Nagelsmann im RTL-Interview: Wontorra stellt kritische Fragen zu Undav und Rüdiger
Vor dem ersten Testspiel der deutschen Fußballnationalmannschaft im WM-Jahr 2026 gegen die Schweiz stand Bundestrainer Julian Nagelsmann im RTL-Interview Rede und Antwort. Moderatorin Laura Wontorra nutzte die Gelegenheit, um dem Trainer mehrere brisante Themen vorzulegen und dabei insbesondere zu Personalentscheidungen nachzuhaken.
Warum Havertz statt Undav? Nagelsmanns Erklärung
Gleich zu Beginn des Gesprächs wollte Wontorra wissen: „Warum heute Havertz und nicht Deniz Undav, der aktuell der beste deutsche Stürmer von den Zahlen her ist?“ Nagelsmann begründete seine Entscheidung für Kai Havertz damit, dass der Spieler nach seiner 16-monatigen Verletzungspause dringend Spielrhythmus benötige. „Wir vermissen Kai seit Ewigkeiten.

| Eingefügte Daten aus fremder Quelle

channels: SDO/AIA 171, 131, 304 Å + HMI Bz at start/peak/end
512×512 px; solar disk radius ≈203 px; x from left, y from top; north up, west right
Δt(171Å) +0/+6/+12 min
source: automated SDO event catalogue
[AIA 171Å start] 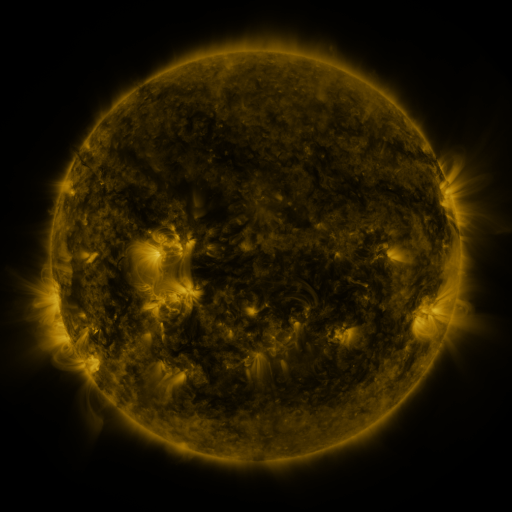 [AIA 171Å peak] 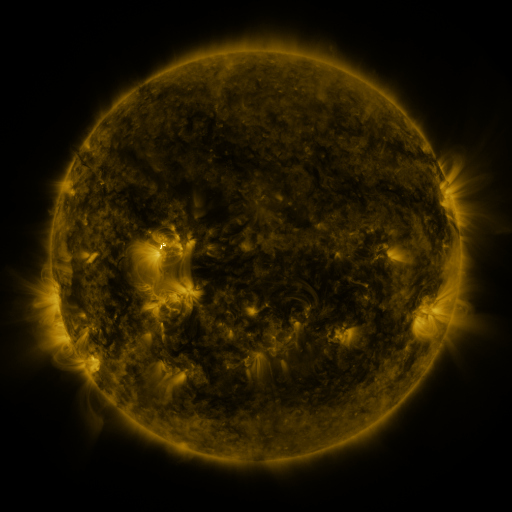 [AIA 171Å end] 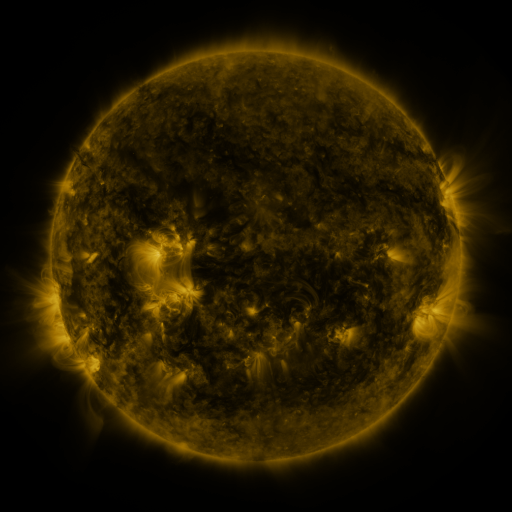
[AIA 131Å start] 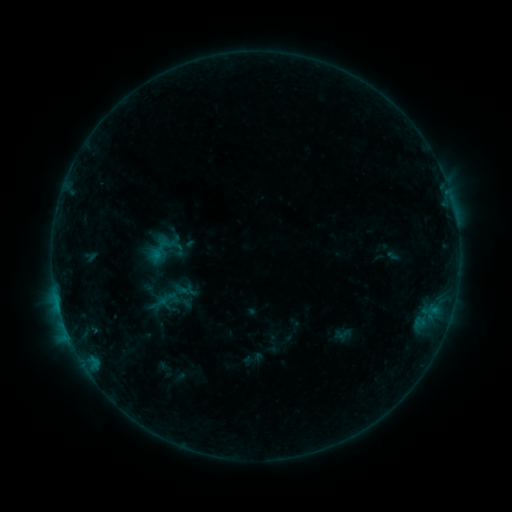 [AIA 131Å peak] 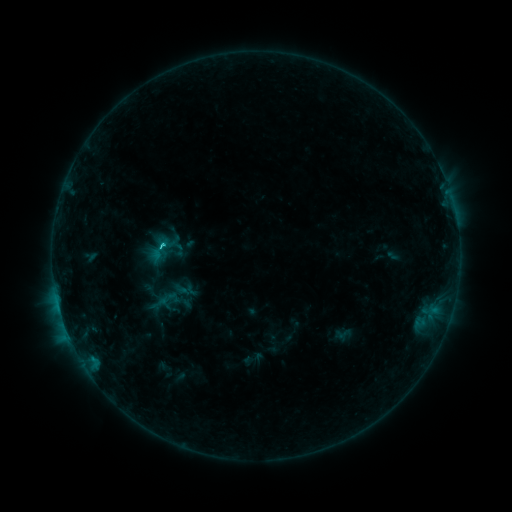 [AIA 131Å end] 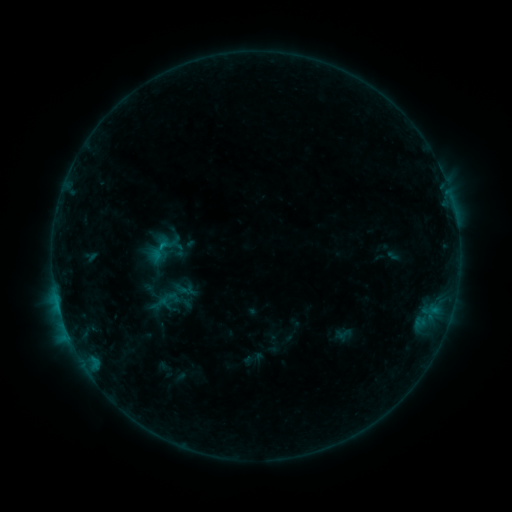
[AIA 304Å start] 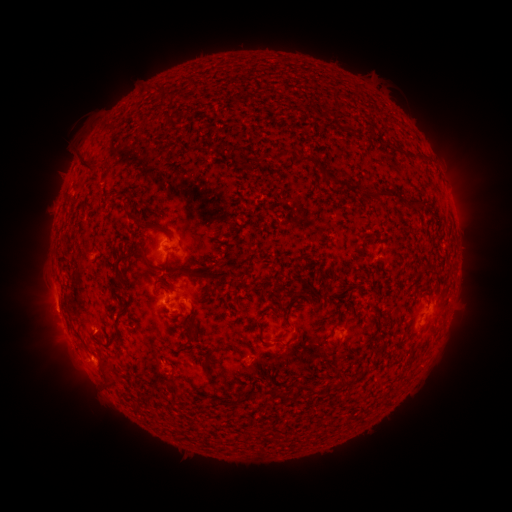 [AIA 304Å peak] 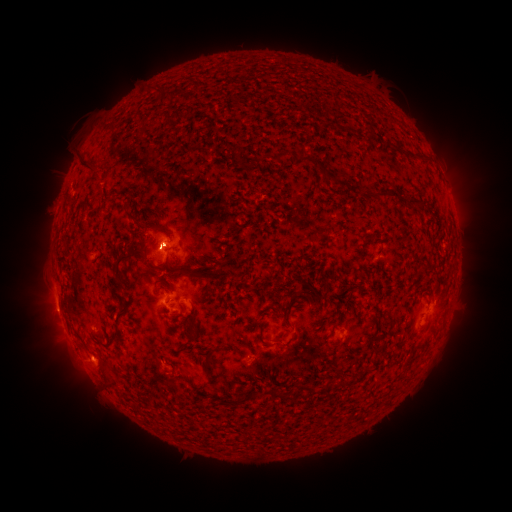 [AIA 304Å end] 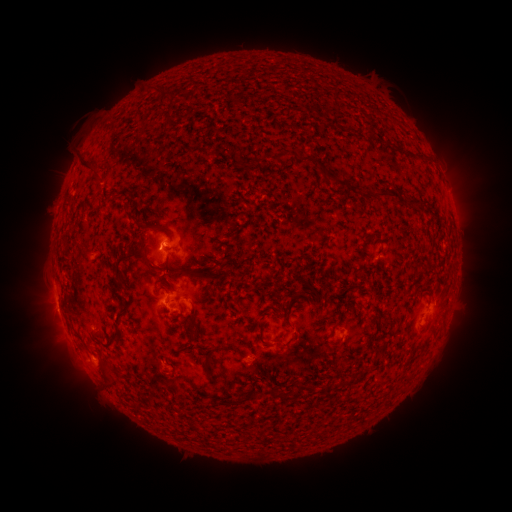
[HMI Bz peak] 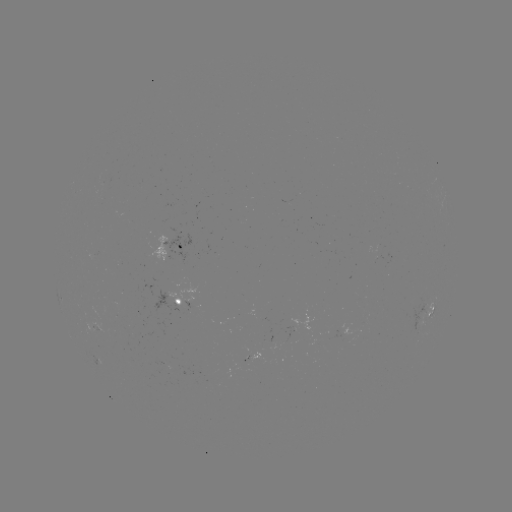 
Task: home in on C1.0 flare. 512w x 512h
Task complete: [164, 247].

Und der muss natürlich Rhythmus kriegen bei uns“, so der Bundestrainer. Er betonte, dass Havertz ein kompletter Spieler sei, der jedoch dringend Einsatzzeit in der Nationalmannschaft brauche, um zur Weltmeisterschaft in Topform zu sein.
Nagelsmann führte weiter aus: „Wenn wir es jetzt nicht machen, dann ist es wahrscheinlich für die WM zu spät. Deswegen ist es, glaube ich, unausweichlich.“ Damit rechtfertigte er die Nominierung von Havertz trotz der starken aktuellen Statistiken von Deniz Undav, der in der öffentlichen Diskussion als bester deutscher Stürmer gehandelt wird.
Rüdiger auf Bewährung? Wontorras Nachfrage zu Kontroversen
Im weiteren Verlauf des Interviews richtete Wontorra den Fokus auf Verteidiger Antonio Rüdiger, der im Spiel gegen die Schweiz zunächst auf der Bank Platz nehmen sollte. Die Moderatorin fragte direkt: „Antonio Rüdiger hat auch wieder einen Platz gefunden. Er hat jetzt zuletzt noch Schlagzeilen gemacht aufgrund von Dingen, die neben dem Platz passiert sind. Ist er bei Ihnen so ein bisschen auf Bewährung, oder spielt das für Sie keine Rolle?“
Nagelsmann korrigierte zunächst die Darstellung: „Bewährung? War das nicht neben dem Platz, sondern es war ein Foul auf dem Platz, von dem wir gerade sprechen, glaube ich. Das andere ist lange her, das haben wir, glaube ich, 8000 Mal besprochen in 7000 Pressekonferenzen.“ Damit bezog er sich auf Rüdigers umstrittenes Foul gegen Getafes Rico, bei dem er den Gegenspieler mit dem Knie am Kopf getroffen hatte.
Nagelsmanns Vertrauen in Rüdigers Entwicklung
Der Bundestrainer äußerte sich anschließend ausführlich zu Rüdigers Rolle im Team: „Ich habe, glaube ich, viel zu Antonio gesagt. Er ist ein Spieler, der sich extrem identifiziert mit seiner Rolle, mit der Nationalmannschaft, der sich extrem identifiziert, alles zu geben für seine Familie hier, so wie er es nennt.“ Nagelsmann betonte Rüdigers Identifikation mit dem DFB-Team und dessen Einsatzbereitschaft.
Gleichzeitig verwies der Trainer darauf, dass Rüdiger selbst seine Vorbildfunktion erkannt habe: „Natürlich weiß er auch, das hat er auch selber gesagt: Er hat eine Vorbildfunktion und will gewisse Dinge, die nicht gut ankommen, nicht machen. Das hat er, glaube ich, selbst auch jetzt vor drei, vier Tagen gesagt.“ Nagelsmann plädierte dafür, nicht jede kleinere Situation des Verteidigers übermäßig zu diskutieren, zeigte aber auch Verständnis für die öffentliche Aufmerksamkeit.
Abschließend fasste der Bundestrainer zusammen: „Aber wir müssen nicht immer jede Minisituation von ihm extrem diskutieren. Und er weiß schon, was er machen muss in Zukunft und was er besser lassen sollte.“ Damit signalisierte Nagelsmann sowohl Vertrauen in Rüdigers Entwicklung als auch klare Erwartungen an dessen zukünftiges Verhalten auf und neben dem Platz.